(Yapılacak Alıştırmalar)
1. Gezi Parkı yazısına göre aşağıdaki (a), (b) ve (c) ifadeleri doğru mu? Her biri için evet ya da hayır deyin ve karar veren sözleri yazıdan aynen alıntılayın.
(a) Eski tip öğretmenler sınıfta gevezelik edenlerin kulağına bir söz fısıldardı.
(b) Yazar, gençliğin bundan sonra ne yapacağını kesin olarak bildiğini söyler.
(c) Bavulu taşıyanın çok kötü durumda olduğu belirtilir.
2. Gezi Parkı yazısına göre eskiler, nush ile uslanmayana ne etmek gerektiğini söylemiştir?

Mlliyet Milliyet Blog Milliyet Blog
 
Facebook Connect
Blog Kategorileri
 

15 Haziran '13

 
Kategori
Güncel
 

Nush ile uslanmayanı etmeli tekdir…

Nush ile uslanmayanı etmeli tekdir…
 

Öyle demiş eskiler : “Nush ile uslanmayanı etmeli tekdir; tekdir ile uslanmayanın hakkı kötektir…” Bu genellikle, eski tip, zorla disiplini egemen kılmak isteyen mollaların  eğitim ve disiplin anlayışı idi. Böyle öğretmenler, hadi onlara molla diyelim, sınıfta ağız açtırmazlardı; gevezelik edenlerin  hemen kulağına bu sözü fısıldarlardı :”Nush ile uslanmayanı…” çocuk sonunun ne olacağını bildiğinden susardı.

Biz de de Türkiye Cumhuriyeti Gençliği ve halkı sürekli tehdit altında olduğundan , arada sırada kulağına fısıldanan : “Uslu ol, yoksa…” uyarısının ardından ne geleceğini iyi bilirler.

Ünlü, Taksim Gezi Parkı direnişi ister Parktaki ağaçları kurtarmak için olsun; isterse ondan sonra bazılarına göre memleketi kurtarmak için olsun…Onlara  da bir süre sonra övendirenin ucundaki sivri demir gösterildi.

“Nush ile uslanmayanı etmeli tekdir; tekdir ile uslanmayanın hakkı kötektir…”

Bunun arkasından artık Gezi Parkı halkı nelerin geleceğini iyi biliyor… Ne mi gelecek?

“Toma’lar önde; Recep’in sevgili polisleri arkada, daha arkada sopalı, coplu gizli ajanlar…Ondan sonra isot bombaları, sopalar, dayaklar, kafa kırmalar, göz çıkarmalar… Ve sokak savaşları…

Gençlik bu noktadan sonra bunları göze alabilir mi? Yoksa, sonuna kadar savaşır mı? Bunları bilemeyiz: sadece tahmin edebiliriz… Çünkü gençliğin davranışları artık bilinenin çok ötesine geçmiştir… Tahmin edilemez olmuştur.

Hükümet ve Baş yönetici ise, sanki bir İri Kaya’ya çarpmışlar gibi “Şallum şullum..” olmuşlardır. Çünkü bu gençlik, öyle biat eden,  “Evet Efendim” ci gençlik değildir. Düşünmektedir; işin saçmalığın görmektedir ve artık “Beyler, bu böyle olmaz…” demektedir. Ona ,  “Sen bu  işten anlamazsın, her şeyi ben bilirim… Ağaçların kesileceğine de, kesilmeyeceğine de ben karar veririm; Müze mi yapılacak yoksa bir Şeyhe mi satılacak , ona da ben karar veririm…” demenin yararı yoktur…

Çünkü, artık bavul açılmış, içindeki her türlü erörlü eşyalar, düşünce biçimleri ortaya saçılmıştır. Bavulu taşıyan da çok kötü durumdadır… Renkten renge girmekte… Sakin olduğunu göstermek için envai türlü roller kesmektedir. Ama…

Ama, “Korkunun ecele   faydası yok,” derler… bazıları titremektedir. Artık uykuları kaçmıştır. Sık sık, iki türlü giysisi olduğunu; bunlardan birini iş için, ötekini ise idam sehpası için giyeceğini söylemektedir. Demek ki korkmaktadır. SUÇSUZ ADAM KORKMAZ… Niye korksun ki…

Bazı devirlerin hesabı, belki on yıl, yirmi, elli yıl sonra sorulabilmektedir… Onun için bu günlerin hesabı da daha sonra görülecektir; onun için kimsenin korkmasına gerek yoktur.

(Kayıtlı Satırlar)

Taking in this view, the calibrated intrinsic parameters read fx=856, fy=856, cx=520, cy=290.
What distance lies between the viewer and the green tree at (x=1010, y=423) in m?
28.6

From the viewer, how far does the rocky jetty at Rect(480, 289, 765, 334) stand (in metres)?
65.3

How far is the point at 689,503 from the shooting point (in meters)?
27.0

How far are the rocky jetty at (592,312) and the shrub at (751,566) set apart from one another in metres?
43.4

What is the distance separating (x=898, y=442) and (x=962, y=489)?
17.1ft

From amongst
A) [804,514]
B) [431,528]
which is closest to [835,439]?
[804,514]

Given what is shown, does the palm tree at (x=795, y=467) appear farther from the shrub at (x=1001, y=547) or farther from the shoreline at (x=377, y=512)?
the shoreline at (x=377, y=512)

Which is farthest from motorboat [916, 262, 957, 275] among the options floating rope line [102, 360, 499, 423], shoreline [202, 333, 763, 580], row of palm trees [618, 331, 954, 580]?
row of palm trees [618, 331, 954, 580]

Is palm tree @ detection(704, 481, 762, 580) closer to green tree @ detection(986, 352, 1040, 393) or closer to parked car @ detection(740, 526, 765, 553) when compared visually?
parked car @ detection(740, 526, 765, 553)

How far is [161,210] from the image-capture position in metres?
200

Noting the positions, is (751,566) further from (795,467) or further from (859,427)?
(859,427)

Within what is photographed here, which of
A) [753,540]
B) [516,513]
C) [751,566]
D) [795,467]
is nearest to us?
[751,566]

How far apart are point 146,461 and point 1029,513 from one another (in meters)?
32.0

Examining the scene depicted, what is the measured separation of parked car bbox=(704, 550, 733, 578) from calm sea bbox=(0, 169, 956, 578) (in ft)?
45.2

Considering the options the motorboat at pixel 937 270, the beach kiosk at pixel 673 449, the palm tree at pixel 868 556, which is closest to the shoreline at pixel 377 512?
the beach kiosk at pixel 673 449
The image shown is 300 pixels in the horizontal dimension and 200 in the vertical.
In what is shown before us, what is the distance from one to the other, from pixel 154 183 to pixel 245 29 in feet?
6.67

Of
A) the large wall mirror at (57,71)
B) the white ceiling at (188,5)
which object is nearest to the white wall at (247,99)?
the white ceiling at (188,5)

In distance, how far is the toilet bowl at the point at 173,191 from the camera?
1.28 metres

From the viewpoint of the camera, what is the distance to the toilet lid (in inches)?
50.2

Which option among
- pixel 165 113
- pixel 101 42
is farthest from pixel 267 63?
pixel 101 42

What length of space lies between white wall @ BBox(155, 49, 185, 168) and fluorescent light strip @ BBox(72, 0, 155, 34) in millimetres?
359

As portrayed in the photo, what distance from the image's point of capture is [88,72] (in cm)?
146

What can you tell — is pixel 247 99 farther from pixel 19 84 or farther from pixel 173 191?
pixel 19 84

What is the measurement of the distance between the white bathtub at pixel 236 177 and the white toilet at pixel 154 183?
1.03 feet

(Alıştırma Cevapları)
1.
(a) Evet: "hemen kulağına bu sözü fısıldarlardı"
(b) Hayır: "Bunları bilemeyiz: sadece tahmin edebiliriz"
(c) Evet: "Bavulu taşıyan da çok kötü durumdadır"

2. Tekdir etmek gerektiğini söylemiştir.